Further, companies that are able to provide integrated services, and spread risk across a diversified revenue stream, can also benefit, when the services are complementary. When they are able to create additional efficiencies through streamlined processes such as single-data entry and visibility through integrated, seamless systems, the cost advantage is often increased. If you do not have scale and scope advantages, the signal is clear: consider outsourcing these responsibilities to someone who does.
Wage/Compensation/Incentives
The shifting sourcing strategies that impact so many supply chain decisions today are a strong example of the compensation and wage incentive factor. Companies and countries are able to take advantage of wage disparities as globalization provides access to these resources. To the extent that core competencies are founded upon, or reinforced by, pay policies and incentives, such competencies may be vulnerable to alternative compensation strategies.
For instance, many start-ups are able to lure top talent away from legacy organizations by offering an equity stake. Other organizations are able to attract skilled sales talent by offering higher commission structures in exchange for lower, fixed-cost salaries. It became clear during the economic turndown that companies which had variable costs were most resilient, and, ultimately, more successful.

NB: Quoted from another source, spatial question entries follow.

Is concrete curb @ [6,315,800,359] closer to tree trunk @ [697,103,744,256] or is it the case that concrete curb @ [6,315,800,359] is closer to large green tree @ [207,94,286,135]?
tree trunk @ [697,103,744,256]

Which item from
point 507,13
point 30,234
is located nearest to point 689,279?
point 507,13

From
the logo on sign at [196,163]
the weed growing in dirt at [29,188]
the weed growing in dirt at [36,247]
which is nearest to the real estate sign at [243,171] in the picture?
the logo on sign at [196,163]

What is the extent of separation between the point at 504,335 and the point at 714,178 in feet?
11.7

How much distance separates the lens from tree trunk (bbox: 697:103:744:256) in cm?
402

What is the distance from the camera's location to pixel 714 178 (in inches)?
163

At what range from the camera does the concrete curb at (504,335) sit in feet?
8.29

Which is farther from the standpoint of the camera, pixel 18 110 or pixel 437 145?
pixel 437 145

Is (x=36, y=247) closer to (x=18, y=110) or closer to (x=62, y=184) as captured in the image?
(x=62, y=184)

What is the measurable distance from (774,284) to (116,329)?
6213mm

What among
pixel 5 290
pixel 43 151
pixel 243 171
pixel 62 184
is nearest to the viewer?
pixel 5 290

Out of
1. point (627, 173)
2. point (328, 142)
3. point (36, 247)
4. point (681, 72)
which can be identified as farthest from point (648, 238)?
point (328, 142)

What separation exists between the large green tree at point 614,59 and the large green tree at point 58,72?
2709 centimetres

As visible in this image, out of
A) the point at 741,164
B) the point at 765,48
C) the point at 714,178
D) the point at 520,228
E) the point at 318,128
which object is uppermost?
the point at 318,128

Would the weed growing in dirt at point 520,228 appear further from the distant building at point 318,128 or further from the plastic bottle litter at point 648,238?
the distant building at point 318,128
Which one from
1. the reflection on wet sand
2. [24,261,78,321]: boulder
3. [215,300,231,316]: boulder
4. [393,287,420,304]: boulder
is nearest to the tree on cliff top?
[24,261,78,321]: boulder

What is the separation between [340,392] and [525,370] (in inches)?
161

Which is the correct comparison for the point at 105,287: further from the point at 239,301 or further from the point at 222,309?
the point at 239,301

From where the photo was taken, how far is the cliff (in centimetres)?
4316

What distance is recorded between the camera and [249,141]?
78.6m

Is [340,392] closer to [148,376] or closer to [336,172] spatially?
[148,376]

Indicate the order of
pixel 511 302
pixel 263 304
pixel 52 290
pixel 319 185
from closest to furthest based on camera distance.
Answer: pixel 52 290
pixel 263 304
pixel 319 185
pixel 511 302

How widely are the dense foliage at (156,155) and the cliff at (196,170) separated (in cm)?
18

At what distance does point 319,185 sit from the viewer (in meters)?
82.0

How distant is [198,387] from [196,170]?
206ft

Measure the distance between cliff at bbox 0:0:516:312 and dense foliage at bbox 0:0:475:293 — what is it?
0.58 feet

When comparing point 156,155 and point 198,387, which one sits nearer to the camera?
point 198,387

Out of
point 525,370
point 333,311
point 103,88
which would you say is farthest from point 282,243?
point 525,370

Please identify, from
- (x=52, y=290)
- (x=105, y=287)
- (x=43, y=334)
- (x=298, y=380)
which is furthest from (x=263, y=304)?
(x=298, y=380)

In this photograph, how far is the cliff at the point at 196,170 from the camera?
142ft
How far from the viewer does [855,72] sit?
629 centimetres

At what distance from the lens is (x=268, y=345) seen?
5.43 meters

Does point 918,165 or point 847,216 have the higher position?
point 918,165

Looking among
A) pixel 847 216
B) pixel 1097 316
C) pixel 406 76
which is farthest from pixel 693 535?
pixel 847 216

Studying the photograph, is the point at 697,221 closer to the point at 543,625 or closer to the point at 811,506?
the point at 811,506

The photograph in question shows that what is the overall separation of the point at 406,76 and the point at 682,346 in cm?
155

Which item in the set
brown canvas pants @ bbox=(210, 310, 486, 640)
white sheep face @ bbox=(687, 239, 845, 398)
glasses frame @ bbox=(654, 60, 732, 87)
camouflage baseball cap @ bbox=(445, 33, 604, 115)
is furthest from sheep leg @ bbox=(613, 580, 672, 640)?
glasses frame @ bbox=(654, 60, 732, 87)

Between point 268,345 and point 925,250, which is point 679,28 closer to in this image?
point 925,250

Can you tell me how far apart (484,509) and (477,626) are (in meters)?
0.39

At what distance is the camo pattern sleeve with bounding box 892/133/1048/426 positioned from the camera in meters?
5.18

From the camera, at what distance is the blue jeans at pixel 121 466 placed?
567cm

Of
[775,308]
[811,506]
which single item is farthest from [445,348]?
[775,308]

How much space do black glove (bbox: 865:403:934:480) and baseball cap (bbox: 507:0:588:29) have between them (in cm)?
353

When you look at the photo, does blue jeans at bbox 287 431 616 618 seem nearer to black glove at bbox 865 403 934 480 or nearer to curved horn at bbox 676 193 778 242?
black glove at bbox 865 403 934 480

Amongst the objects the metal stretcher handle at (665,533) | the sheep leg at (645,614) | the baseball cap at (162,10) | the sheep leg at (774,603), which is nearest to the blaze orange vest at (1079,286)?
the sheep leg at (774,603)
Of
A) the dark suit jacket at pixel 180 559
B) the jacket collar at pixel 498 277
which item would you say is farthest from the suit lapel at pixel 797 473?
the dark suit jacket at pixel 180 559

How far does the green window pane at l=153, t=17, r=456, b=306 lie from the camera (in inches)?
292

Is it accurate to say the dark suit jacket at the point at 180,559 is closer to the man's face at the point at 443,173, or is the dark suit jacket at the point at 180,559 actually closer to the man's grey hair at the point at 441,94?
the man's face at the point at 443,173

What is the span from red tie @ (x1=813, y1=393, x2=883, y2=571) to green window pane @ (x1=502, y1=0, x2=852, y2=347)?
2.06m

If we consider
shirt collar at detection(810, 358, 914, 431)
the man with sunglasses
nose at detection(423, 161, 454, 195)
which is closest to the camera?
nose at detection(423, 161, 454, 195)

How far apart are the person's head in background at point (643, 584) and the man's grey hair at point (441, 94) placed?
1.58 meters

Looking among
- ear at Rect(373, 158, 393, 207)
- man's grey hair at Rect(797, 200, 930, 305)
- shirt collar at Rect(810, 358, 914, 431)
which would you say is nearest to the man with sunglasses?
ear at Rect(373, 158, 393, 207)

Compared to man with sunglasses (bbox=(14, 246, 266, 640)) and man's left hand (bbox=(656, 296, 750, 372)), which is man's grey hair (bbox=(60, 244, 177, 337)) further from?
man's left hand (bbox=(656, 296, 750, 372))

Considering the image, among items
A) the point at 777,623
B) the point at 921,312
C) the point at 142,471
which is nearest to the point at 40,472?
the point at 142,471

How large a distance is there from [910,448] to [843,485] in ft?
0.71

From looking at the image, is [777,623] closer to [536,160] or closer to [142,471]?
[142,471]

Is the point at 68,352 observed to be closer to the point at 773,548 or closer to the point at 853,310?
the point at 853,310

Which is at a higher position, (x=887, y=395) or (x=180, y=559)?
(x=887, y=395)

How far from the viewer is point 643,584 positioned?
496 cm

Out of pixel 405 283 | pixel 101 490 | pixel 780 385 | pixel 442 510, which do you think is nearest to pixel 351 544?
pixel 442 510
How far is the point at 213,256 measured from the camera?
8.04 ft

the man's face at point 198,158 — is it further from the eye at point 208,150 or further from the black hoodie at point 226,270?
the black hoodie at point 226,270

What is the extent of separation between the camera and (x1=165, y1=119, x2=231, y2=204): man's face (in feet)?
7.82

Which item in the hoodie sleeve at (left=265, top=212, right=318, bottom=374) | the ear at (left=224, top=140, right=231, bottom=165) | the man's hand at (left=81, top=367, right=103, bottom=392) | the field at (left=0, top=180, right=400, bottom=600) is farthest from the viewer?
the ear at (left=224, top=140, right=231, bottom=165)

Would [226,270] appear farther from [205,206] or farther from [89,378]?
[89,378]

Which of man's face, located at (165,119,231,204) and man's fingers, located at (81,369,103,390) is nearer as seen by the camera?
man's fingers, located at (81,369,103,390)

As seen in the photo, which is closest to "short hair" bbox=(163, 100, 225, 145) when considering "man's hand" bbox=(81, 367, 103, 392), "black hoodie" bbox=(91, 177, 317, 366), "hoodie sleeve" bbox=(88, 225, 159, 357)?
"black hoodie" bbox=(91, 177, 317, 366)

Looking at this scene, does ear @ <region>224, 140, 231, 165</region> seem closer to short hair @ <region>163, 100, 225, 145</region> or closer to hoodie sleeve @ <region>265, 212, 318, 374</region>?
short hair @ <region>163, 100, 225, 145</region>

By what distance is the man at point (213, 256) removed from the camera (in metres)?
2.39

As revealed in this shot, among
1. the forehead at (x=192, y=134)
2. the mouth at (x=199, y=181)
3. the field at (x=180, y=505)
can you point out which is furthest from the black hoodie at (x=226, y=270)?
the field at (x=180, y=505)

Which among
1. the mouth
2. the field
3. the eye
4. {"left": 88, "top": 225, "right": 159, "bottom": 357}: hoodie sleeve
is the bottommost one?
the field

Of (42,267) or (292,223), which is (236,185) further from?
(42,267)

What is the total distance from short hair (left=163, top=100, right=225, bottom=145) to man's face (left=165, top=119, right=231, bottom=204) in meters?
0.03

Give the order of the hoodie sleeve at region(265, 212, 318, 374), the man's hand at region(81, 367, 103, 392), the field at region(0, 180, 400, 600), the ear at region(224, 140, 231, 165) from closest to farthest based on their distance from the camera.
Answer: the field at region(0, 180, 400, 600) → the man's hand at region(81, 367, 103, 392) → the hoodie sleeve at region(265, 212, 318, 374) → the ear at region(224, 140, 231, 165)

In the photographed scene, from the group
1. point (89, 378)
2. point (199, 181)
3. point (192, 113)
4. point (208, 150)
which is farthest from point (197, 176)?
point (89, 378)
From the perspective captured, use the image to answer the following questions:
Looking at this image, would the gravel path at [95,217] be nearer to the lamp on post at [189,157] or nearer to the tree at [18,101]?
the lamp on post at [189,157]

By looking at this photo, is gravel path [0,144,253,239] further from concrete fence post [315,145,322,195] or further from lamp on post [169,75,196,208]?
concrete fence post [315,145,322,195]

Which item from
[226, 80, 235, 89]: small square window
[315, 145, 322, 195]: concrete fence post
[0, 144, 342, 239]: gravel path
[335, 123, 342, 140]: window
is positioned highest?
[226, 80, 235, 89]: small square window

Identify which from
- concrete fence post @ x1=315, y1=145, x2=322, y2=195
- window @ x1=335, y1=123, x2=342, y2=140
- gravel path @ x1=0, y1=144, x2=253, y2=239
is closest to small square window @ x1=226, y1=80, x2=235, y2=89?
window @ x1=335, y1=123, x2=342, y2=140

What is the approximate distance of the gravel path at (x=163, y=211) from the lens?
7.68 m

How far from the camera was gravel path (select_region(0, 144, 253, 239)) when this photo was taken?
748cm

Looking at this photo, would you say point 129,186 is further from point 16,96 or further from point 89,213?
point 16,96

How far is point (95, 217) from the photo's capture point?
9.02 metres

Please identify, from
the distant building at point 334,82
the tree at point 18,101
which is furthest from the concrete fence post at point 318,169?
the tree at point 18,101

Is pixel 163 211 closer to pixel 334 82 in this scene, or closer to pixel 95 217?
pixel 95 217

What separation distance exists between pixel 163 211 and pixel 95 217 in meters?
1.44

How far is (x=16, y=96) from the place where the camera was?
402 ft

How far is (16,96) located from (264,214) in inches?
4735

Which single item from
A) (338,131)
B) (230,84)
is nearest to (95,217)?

Alternative compensation strategies can provide new cost structures. This can lead to lower price points, and can facilitate a competitor's grab for market share or a new entrant's move into your wheelhouse. Changing compensation strategies can be one of the most painful steps for organization, because it is often linked and rooted in the company's culture. However, competitive forces have no regard for the proud tradition of your organization's pay practices.
Shaken to the Core
As a result, many of the assumptions about "core competencies" have changed for most organizations. We have seen this recently in stronger momentum towards outsourcing. Companies are outsourcing for many reasons. Among the primary are:
1. The drive to deliver cost savings and achieve greater efficiencies.
2. Unavailability of expertise and/or unwillingness to add staff.
3. Lack of resources for IT investment, or systems enhancement.
4. Commitment to sustainability without in-house resources/knowledge.
5. Capability to take advantage of economic recovery without adding cost.
6. Risk mitigation/compliance across an extended supply chain.
Another, even stronger motivation is emerging. Companies are re-examining their assumptions about core competencies and making some startling realizations. First, all core competencies are subject to attack. Secondly, it is often detrimental and can be damaging to defend an activity which is more company legacy than a core competency. As a result, savvy organizations are determining what is their truly sustainable competitive value-add, and performing the due diligence necessary to find the best outsource solutions provider.